→ **WHAT THIS TASK INVOLVES**: All lines from the one that mentions "common name: warthog" through the last of the entries below must be copied exactly, with both ends kept.

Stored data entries
════

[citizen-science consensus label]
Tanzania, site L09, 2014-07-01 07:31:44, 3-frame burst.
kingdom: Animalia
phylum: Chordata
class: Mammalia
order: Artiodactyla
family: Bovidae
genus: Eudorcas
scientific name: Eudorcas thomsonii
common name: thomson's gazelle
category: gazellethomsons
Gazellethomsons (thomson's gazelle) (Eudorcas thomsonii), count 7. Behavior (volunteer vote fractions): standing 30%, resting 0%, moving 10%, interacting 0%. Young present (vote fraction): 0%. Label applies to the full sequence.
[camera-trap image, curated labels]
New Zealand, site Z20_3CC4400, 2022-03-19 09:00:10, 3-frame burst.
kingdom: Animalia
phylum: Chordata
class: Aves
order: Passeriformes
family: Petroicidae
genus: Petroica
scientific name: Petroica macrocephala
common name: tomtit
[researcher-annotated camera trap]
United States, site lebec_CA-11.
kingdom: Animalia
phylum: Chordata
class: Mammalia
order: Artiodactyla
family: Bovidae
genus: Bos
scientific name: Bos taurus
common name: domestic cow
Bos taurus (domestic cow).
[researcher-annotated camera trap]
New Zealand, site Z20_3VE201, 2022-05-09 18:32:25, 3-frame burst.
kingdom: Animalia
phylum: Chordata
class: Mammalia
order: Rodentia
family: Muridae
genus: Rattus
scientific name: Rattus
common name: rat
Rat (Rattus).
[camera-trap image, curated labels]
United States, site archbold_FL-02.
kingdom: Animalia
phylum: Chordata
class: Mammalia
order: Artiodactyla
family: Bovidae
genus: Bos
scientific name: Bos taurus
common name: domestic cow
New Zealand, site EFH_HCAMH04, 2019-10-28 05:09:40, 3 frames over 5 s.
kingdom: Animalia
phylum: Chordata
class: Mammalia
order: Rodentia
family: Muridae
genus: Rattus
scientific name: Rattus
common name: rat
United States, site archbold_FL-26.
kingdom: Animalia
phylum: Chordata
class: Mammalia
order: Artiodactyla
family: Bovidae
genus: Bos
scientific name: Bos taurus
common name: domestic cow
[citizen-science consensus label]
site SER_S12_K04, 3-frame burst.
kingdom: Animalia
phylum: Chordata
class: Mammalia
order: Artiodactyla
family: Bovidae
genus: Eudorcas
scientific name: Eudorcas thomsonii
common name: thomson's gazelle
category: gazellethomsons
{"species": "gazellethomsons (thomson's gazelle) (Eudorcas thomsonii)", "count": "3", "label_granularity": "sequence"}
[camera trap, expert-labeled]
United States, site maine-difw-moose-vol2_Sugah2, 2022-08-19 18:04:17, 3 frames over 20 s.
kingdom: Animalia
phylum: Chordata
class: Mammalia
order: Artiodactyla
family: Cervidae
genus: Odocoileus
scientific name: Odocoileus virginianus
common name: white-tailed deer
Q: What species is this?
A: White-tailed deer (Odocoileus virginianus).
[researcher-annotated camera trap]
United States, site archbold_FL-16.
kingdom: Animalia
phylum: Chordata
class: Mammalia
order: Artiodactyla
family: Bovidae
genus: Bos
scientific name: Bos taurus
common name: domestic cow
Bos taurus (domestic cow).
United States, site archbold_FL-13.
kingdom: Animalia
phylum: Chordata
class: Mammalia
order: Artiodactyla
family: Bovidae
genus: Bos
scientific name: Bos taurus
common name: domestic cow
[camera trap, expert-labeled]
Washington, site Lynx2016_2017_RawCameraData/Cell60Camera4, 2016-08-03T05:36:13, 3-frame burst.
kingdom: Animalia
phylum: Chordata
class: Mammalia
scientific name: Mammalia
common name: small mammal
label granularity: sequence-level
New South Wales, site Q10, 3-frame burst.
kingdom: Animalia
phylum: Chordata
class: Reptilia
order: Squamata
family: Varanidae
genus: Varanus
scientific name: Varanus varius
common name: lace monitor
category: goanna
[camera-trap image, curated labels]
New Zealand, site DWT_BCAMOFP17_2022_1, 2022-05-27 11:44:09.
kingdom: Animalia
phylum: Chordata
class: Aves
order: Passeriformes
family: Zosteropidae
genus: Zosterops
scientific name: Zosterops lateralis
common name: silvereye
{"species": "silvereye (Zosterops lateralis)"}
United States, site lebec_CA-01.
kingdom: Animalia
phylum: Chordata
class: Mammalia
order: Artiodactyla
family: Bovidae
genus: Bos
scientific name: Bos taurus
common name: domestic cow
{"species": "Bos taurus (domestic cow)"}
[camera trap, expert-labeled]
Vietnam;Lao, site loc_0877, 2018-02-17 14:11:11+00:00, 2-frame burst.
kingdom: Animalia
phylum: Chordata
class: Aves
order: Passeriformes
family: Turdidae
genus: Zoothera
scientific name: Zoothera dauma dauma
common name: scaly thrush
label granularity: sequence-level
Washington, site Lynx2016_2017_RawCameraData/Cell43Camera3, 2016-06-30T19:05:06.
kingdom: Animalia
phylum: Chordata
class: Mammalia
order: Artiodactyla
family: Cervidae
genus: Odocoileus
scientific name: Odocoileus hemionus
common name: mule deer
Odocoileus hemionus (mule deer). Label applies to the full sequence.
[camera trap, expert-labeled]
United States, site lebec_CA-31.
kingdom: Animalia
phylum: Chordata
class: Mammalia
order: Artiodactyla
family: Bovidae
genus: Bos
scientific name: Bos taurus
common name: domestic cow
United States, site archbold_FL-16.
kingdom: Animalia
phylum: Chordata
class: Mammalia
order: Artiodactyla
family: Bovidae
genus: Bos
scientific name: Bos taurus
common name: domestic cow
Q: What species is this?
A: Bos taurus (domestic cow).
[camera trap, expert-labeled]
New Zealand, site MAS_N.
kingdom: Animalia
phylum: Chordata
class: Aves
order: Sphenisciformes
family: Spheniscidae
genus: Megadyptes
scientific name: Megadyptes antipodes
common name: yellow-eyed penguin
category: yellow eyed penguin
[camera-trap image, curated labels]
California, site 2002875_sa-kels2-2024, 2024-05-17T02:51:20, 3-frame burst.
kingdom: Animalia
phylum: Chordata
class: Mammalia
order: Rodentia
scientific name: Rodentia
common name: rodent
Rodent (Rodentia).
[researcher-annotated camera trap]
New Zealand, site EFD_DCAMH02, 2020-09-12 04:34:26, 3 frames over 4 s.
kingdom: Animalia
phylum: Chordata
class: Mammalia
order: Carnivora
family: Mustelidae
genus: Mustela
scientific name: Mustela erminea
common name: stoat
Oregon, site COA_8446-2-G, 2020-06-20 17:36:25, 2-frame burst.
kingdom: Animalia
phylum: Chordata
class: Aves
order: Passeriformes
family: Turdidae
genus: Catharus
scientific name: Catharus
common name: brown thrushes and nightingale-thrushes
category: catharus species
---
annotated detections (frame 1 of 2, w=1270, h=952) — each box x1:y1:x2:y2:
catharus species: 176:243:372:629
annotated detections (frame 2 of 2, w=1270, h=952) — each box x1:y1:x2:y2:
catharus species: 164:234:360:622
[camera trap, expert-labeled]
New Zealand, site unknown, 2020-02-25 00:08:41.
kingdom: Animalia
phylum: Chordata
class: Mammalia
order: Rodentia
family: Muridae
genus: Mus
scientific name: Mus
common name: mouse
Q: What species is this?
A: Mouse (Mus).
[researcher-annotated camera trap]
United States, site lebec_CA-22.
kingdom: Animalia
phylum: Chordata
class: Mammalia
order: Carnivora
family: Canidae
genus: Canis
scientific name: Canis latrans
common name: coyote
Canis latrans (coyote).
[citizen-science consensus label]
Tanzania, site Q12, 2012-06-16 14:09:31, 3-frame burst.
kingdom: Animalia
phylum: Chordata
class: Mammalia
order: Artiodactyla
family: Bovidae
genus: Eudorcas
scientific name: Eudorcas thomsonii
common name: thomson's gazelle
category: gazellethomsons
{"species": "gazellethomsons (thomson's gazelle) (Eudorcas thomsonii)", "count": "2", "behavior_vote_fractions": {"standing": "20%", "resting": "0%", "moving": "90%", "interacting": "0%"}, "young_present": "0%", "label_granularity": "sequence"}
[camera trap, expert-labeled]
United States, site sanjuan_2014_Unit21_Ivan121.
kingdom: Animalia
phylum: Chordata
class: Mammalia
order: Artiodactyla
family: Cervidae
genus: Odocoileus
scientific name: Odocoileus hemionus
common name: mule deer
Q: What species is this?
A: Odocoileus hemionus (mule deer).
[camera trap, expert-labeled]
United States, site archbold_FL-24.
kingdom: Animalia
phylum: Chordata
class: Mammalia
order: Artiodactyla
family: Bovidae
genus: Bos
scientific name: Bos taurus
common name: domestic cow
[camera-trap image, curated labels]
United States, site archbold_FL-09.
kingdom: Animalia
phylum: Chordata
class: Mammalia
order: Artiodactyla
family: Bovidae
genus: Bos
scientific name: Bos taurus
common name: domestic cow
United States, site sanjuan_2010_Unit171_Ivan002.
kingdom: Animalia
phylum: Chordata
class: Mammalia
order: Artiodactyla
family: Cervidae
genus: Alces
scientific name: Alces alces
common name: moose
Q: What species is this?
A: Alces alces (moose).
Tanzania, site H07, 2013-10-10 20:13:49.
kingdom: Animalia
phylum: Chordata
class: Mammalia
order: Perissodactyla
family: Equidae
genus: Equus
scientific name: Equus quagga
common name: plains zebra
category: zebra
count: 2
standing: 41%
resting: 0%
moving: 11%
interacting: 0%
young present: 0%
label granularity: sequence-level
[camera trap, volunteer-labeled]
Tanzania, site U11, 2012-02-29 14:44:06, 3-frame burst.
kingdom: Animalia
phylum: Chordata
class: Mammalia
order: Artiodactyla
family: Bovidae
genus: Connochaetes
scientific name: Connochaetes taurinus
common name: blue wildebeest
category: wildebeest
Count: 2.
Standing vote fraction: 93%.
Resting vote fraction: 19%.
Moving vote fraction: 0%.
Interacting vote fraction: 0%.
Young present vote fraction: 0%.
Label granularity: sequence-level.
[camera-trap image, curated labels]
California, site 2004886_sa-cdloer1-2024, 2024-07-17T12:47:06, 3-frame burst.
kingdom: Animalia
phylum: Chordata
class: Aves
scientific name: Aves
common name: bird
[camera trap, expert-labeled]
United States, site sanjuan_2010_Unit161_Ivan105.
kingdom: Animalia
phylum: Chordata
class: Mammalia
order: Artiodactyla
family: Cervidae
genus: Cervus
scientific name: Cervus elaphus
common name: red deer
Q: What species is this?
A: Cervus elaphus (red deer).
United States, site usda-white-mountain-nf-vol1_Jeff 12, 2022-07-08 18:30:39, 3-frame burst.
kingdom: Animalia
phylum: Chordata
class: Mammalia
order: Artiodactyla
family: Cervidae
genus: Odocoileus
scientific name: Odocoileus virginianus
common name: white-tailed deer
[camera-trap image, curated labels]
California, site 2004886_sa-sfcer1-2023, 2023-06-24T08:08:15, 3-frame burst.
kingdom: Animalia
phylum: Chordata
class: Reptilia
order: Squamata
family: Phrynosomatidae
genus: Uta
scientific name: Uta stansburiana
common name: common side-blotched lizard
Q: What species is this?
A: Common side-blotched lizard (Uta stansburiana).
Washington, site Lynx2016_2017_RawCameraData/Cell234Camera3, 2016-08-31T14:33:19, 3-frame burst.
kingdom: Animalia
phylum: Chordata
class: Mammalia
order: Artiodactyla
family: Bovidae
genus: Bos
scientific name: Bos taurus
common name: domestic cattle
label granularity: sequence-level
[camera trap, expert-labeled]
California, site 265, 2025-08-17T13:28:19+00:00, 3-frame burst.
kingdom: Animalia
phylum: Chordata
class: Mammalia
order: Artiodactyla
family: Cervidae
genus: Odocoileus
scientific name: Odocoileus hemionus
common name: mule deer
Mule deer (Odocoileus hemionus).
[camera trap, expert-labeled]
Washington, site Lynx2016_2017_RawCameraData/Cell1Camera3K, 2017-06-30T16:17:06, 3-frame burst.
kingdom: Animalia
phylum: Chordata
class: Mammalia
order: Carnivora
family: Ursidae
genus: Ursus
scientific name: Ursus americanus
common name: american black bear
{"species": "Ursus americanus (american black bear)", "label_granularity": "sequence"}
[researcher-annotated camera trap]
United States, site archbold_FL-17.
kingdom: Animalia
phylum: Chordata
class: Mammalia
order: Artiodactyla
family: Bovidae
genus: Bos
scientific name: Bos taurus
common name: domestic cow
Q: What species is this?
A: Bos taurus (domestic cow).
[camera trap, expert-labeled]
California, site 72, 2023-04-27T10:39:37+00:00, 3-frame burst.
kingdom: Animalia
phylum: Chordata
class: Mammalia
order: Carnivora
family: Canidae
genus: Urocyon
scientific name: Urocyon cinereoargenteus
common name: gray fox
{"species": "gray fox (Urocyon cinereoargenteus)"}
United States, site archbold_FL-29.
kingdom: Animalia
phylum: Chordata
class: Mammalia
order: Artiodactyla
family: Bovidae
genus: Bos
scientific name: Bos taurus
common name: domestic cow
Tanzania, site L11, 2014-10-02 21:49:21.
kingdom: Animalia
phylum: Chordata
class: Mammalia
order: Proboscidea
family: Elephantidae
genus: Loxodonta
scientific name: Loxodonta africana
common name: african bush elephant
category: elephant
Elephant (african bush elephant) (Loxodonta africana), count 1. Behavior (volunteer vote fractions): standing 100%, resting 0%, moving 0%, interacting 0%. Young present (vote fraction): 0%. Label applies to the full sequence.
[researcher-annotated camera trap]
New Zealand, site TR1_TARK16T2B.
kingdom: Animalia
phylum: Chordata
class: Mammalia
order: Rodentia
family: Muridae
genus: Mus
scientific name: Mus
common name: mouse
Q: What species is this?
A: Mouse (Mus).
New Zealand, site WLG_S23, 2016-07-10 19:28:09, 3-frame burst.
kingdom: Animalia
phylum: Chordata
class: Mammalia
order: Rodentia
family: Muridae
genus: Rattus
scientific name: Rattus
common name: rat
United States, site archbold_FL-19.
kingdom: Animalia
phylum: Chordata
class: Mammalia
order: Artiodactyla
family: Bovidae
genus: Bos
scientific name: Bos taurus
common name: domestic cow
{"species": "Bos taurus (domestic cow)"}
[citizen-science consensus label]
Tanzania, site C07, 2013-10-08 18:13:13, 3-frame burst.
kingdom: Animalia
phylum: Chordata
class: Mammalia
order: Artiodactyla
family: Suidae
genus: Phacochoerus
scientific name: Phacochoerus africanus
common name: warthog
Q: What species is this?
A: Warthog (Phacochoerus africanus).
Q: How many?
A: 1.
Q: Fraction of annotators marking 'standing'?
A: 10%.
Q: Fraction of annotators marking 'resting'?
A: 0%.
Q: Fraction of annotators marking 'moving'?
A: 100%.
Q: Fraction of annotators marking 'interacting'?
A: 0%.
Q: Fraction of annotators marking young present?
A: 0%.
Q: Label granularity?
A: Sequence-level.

════

→ **RESULT OF THIS EXERCISE**:
common name: warthog
Q: What species is this?
A: Warthog (Phacochoerus africanus).
Q: How many?
A: 1.
Q: Fraction of annotators marking 'standing'?
A: 10%.
Q: Fraction of annotators marking 'resting'?
A: 0%.
Q: Fraction of annotators marking 'moving'?
A: 100%.
Q: Fraction of annotators marking 'interacting'?
A: 0%.
Q: Fraction of annotators marking young present?
A: 0%.
Q: Label granularity?
A: Sequence-level.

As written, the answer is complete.